WHAT THE TASK REQUIRES:
Please repeat the lines below exactly. Begin with the line containing "common name: mule deer" and go on through the line containing "family: Erinaceidae".

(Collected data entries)
───

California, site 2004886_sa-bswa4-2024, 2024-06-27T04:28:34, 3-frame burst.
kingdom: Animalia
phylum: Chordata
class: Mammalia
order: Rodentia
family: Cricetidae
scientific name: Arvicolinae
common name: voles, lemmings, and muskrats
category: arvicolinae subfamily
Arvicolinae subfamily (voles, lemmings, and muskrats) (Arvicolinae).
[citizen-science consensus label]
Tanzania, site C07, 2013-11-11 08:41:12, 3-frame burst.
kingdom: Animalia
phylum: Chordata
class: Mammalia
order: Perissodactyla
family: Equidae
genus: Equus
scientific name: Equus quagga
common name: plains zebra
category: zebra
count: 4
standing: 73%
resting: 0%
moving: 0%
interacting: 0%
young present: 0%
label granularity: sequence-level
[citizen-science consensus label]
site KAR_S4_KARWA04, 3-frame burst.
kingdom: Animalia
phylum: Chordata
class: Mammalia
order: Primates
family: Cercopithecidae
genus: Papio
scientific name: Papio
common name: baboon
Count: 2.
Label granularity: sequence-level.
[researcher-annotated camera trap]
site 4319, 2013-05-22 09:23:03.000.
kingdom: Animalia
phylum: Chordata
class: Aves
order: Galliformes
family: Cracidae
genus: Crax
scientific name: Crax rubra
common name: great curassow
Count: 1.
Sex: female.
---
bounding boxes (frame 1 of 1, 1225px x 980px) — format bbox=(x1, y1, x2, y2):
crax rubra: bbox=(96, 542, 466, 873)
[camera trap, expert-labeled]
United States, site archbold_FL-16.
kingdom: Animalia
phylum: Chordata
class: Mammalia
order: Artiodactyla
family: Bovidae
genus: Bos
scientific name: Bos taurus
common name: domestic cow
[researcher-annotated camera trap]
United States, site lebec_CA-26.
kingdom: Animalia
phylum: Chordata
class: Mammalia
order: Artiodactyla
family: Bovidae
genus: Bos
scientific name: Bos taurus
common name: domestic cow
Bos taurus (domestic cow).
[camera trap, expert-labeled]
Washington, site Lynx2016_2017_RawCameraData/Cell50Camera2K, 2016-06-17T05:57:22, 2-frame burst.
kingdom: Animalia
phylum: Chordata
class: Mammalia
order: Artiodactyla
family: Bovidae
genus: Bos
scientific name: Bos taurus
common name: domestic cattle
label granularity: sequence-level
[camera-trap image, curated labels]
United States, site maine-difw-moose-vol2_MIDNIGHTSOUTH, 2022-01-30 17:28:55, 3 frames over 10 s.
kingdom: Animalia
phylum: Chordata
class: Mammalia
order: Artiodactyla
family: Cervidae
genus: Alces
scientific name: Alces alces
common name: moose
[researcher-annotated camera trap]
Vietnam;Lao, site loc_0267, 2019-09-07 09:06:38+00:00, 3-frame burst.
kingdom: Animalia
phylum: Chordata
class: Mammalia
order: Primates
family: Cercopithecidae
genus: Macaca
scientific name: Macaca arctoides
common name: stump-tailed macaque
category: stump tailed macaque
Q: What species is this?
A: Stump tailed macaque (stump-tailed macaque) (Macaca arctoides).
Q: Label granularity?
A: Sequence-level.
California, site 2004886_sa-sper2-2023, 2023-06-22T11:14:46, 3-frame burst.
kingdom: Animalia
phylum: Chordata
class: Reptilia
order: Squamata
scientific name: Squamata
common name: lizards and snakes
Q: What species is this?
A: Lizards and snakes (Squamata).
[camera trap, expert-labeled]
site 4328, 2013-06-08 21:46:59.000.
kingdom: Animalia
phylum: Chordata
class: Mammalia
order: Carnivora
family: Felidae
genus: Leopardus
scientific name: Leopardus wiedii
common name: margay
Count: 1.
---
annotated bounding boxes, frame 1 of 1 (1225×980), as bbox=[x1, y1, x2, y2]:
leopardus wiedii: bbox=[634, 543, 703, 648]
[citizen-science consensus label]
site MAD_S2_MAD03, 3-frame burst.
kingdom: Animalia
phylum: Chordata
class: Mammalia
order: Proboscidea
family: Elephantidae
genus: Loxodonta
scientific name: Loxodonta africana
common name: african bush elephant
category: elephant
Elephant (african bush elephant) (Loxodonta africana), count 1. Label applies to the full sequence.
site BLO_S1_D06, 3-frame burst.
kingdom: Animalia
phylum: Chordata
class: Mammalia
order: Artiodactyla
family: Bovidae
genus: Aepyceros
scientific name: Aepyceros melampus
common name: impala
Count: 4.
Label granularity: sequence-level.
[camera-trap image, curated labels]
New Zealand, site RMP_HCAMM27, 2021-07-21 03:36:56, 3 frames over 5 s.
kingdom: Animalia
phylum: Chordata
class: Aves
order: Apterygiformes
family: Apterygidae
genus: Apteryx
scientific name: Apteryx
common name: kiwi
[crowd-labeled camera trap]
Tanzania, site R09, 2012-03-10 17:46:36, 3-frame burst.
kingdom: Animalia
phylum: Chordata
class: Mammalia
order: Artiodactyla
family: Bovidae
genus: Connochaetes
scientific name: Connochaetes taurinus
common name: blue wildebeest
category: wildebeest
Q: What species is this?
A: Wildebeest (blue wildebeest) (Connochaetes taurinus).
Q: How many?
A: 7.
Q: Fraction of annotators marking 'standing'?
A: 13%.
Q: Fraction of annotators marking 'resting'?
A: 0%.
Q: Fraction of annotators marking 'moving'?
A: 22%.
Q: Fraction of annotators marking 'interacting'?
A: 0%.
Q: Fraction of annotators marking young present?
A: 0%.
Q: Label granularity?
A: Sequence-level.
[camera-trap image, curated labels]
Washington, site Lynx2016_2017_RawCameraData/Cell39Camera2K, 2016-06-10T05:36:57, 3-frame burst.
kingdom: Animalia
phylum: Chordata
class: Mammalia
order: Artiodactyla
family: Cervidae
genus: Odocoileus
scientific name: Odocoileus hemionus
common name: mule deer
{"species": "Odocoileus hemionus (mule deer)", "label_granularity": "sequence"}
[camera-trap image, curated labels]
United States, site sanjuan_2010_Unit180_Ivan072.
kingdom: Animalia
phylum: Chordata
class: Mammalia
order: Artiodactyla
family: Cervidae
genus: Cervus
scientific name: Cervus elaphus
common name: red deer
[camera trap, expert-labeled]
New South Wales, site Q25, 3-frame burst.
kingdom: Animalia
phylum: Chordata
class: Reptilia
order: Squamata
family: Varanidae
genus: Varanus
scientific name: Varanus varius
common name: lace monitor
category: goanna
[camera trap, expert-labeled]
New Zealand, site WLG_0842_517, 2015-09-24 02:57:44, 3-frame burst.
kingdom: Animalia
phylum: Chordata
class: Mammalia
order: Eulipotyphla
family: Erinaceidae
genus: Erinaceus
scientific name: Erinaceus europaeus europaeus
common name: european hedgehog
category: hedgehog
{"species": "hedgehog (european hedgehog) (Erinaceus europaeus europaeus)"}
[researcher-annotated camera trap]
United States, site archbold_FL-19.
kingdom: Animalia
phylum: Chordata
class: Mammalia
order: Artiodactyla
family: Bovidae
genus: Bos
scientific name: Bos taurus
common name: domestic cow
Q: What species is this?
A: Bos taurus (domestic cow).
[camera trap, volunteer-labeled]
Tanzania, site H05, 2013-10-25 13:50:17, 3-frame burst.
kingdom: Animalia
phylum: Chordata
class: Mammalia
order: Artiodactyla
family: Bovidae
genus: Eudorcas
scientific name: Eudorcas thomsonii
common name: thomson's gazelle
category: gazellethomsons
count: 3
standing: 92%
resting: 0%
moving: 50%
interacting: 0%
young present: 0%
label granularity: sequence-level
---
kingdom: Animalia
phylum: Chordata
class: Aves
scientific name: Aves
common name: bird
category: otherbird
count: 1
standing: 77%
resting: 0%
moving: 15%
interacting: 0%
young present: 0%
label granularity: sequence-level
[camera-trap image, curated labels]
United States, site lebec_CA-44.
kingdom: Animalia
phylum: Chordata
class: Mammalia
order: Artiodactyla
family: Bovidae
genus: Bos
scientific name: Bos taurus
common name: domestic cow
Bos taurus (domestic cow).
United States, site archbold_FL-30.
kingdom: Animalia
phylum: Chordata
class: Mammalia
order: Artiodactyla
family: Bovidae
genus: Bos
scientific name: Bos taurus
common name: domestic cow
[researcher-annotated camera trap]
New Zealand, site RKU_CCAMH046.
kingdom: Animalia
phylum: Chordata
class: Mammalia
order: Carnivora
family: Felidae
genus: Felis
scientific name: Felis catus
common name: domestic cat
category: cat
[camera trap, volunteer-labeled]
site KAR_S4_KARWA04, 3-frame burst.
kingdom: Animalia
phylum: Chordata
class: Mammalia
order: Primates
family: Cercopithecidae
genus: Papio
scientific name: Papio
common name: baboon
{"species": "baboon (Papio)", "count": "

───

REPLY:
common name: mule deer
{"species": "Odocoileus hemionus (mule deer)", "label_granularity": "sequence"}
[camera-trap image, curated labels]
United States, site sanjuan_2010_Unit180_Ivan072.
kingdom: Animalia
phylum: Chordata
class: Mammalia
order: Artiodactyla
family: Cervidae
genus: Cervus
scientific name: Cervus elaphus
common name: red deer
[camera trap, expert-labeled]
New South Wales, site Q25, 3-frame burst.
kingdom: Animalia
phylum: Chordata
class: Reptilia
order: Squamata
family: Varanidae
genus: Varanus
scientific name: Varanus varius
common name: lace monitor
category: goanna
[camera trap, expert-labeled]
New Zealand, site WLG_0842_517, 2015-09-24 02:57:44, 3-frame burst.
kingdom: Animalia
phylum: Chordata
class: Mammalia
order: Eulipotyphla
family: Erinaceidae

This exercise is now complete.